> **THINGS TO DO**:
A) Answer these questions about the post titled "The overwhelm," one line each:
(i) Which three works did the writer ask ChatGPT to combine into one image?
(ii) What understanding has made a big impact on the writer's personal life?
(iii) What two new overarching things does the writer now have to cope with?
B) Write the next paragraph of the post titled "The overwhelm," picking up after its last sentence.

> **SUPPLIED PASSAGE**:
%%
The overwhelm

The overwhelm
When asking ChatGPT to create an image that combined the eight-minute helicopter scene in Goodfellas, the opening episode of the Bear and the movie Everything Everywhere All At Once, this is what it came up with. Welcome to my brain.

I thought going through a diagnosis process would make life easier. Understanding one's self and how you work would surely make things more manageable, right?

Don't get me wrong, in a way it has. Understanding how I process information, for example, especially when it comes to implied meanings, has made a big impact on my personal life.

But in a way going through the process has also messed with my head. It's been so overwhelming that it currently feels like my brain is living through its own mini drama that is a cross between the opening episode of The Bear and the helicopter scene in Goodfellas all playing out inside the movie Everything Everywhere All At Once. If that seems confusing, welcome to what my brain is currently experiencing.

It's overwhelming because not just are there two new big overarching things to cope with - ADHD and Autism - that I previously hadn't really paid much attention to, but what comes with that is so much information that I'm struggling to cope with it all. Writing has helped. It has allowed me to process some of these things and I'm working my way through the rest.
%%
> **INFORMATION SHOWN**:
%%
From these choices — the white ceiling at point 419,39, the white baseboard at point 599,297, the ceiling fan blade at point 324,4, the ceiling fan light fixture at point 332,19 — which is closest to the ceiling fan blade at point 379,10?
%%
> **RESULTS FOR THE EXERCISE**:
A)
(i) The eight-minute helicopter scene in Goodfellas, the opening episode of The Bear, and the movie Everything Everywhere All At Once.
(ii) Understanding how the writer processes information, especially implied meanings.
(iii) ADHD and Autism.

B)
I'm conscious I've used the most vague descriptor possible with the word 'things' to describe ADHD and Autism in that last paragraph. I've done so purposely because this is where it gets tricky and why it's so confusing. Some people see Autism as a disability, some vehemently disagree. The use of language feels like such a tightrope to walk. Asperger Syndrome, for example, as a diagnostic term was 'officially retired in 2013', being 'folded into the diagnosis of Autism Spectrum Disorder' (we've not even mentioned Hans Asperger and Nazi Germany). I struggle with the terms used there - retired makes it sound like Asperger went off to a lovely retirement village and folded in? We're not making bread. We're talking about people.

Forgetting all the disagreement on what language should or shouldn't be used. There's so many new phrases that individually mean so much (and I'll be writing about many of these), that it's hard to know where to start.

Double empathy, flat effect, executive dysfunction, introverted extroversion, spikes, Monotropism, PDA (the horribly named Pathological Demand Avoidance that again causes controversy), burnout and autistic inertia are just some of the phrases I didn't know existed six weeks ago.

My brain's default reaction is to want to understand all of these phrases, not just in meaning, but how they impact (or don't impact) my life.

It's amazing to start to understand myself better. It feels like the jigsaw of my life is no longer missing all the pieces but that it just needs the time spent to study each piece and understand where it goes. That doesn't mean it can't feel phenomenally overwhelming at the same time.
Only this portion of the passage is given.